More Student Innovation and the Healthcare Reform Debate

MediDome, designed by a British student, is used for subcutaneous or intramuscular injection, senses the presence of blood and halts the injection.

College students are coming up with some amazing ideas — last week we covered news about the vaccination scheduling tool from Georgia Tech, and this week I read about a 21-year old British student from Northumbria University who has designed a unique injection device called the MediDome.

The design of the device is meant to be visually less threatening to kids. It’s cute — kind of like a bubble Band-Aid that adheres to the skin above the intended injection site. But it’s the safety features that are impressive. MediDome, which is used for subcutaneous or intramuscular injection, senses the presence of blood and halts the injection. The device also has a single use design, and cannot be used again after injection has occurred. The reservoir is pre-filled, and the device color coded for drug identification. And the peel-off adhesive changes color if the device has been compromised.

I don’t know if the “cute factor” will be long-lived after children experience a needle stick (however quick it might be) or if the adhesive is stubborn and makes device removal from the skin difficult. My daughter will do just about anything to avoid a Band-Aid or surgical tape, because what goes on must come off. Even with those potential negatives in mind, the MediDome is still in my mind a great attempt to remediate some of the universal problems with injections. We’ll see if it eventually shows up States side.

Also continuing with another idea from recent blog entries, I’ve been running into people right and left — school teachers, for the most part – who are completely unaware of the state of our healthcare system. I teach ELL (English Language Learners) students in my “spare” time, and have subsequently been attending classes on diversity. In filing out diversity questionnaires, several teachers in those classes rated US healthcare as the best among developed countries, and had never even heard of SCHIP.

Oy. There has to be a better way out there for public enlightenment. MSNBC isn’t catching their attention.
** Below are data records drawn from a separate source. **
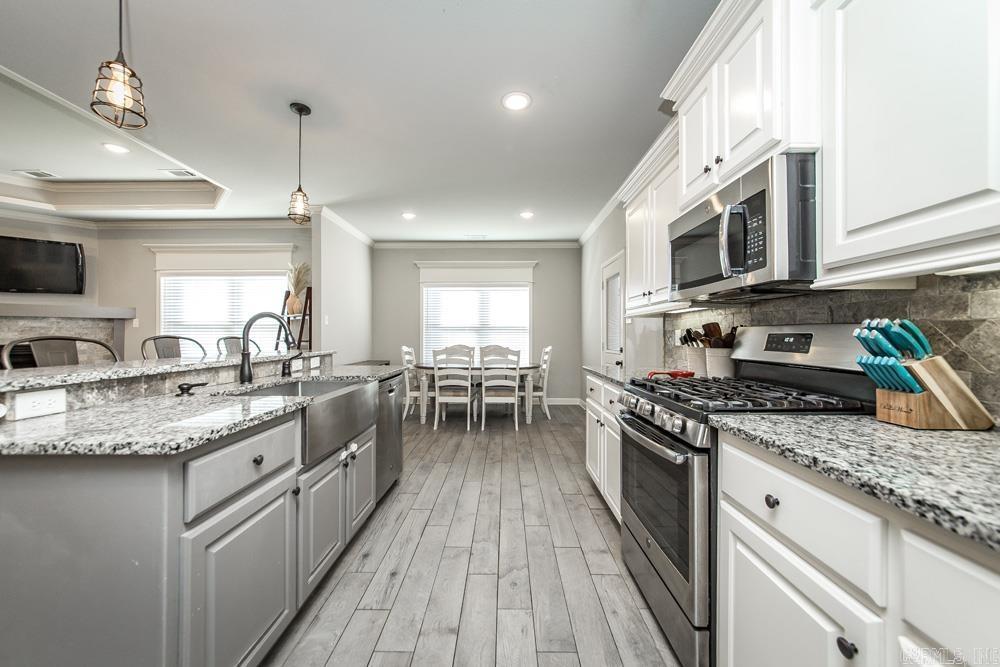 Orchard Estates - Residential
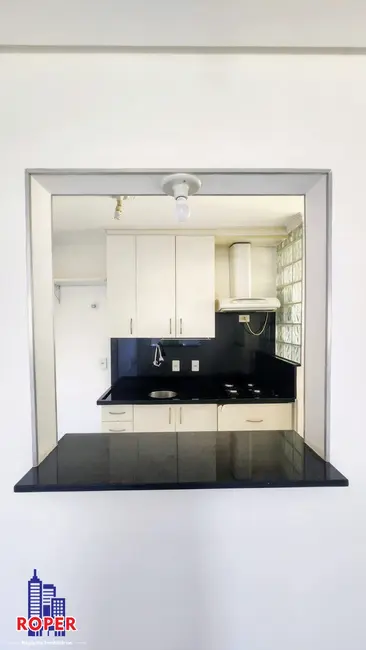 Foto 2 de Apartamento com 3 quartos à venda, 55m2 em Jardim Ibitirama, São Paulo - SP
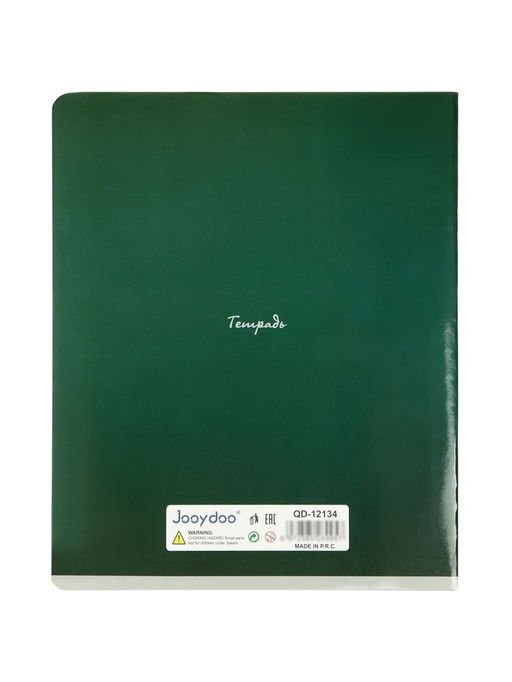 Комплект 12 тетрадей, 48 листов, клетка, 60гр, 4 цвета, Copybook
And yet healthcare reform has been the topic of every other medical blog I’ve read in recent weeks. Perhaps it is the result of the upcoming election and a visible shift in the public’s political will to get the problems addressed. Obama apparently cinched the Democratic nomination tonight, and we can all look forward to a war of words between Obama and McCain until November regarding how that reform should happen.

How those problems should be addressed is contentious, not just among politicians, but doctors. When I attended the AAP (American Academy of Pediatrics) conference in Atlanta a couple of years ago, P4P (pay for performance), for example, was getting a fairly nasty rap. Would measurement improve healthcare? Perhaps it would behoove us to take a closer look at No Child Left Behind for answers to that question.

Regardless, benevolence on behalf of pediatricians is becoming more and more necessary for many children to get care. Equally scary is the possibility that the broken system we’re currently working under remains too economically powerful for the next administration and Congress, under either major political party, to implement meaningful change.

I also don’t mean to suggest that we are the only developed country having this conversation now. The NHS Blog Doctor is all over the state of healthcare in Britain (and is pretty spicy in stating his opinion), and my colleagues in Canada repeatedly express dismay in the length of time they wait to see a specialist.

Privatized medicine looks good from the socialized side of the fence, and vice versa. What do you think the future holds?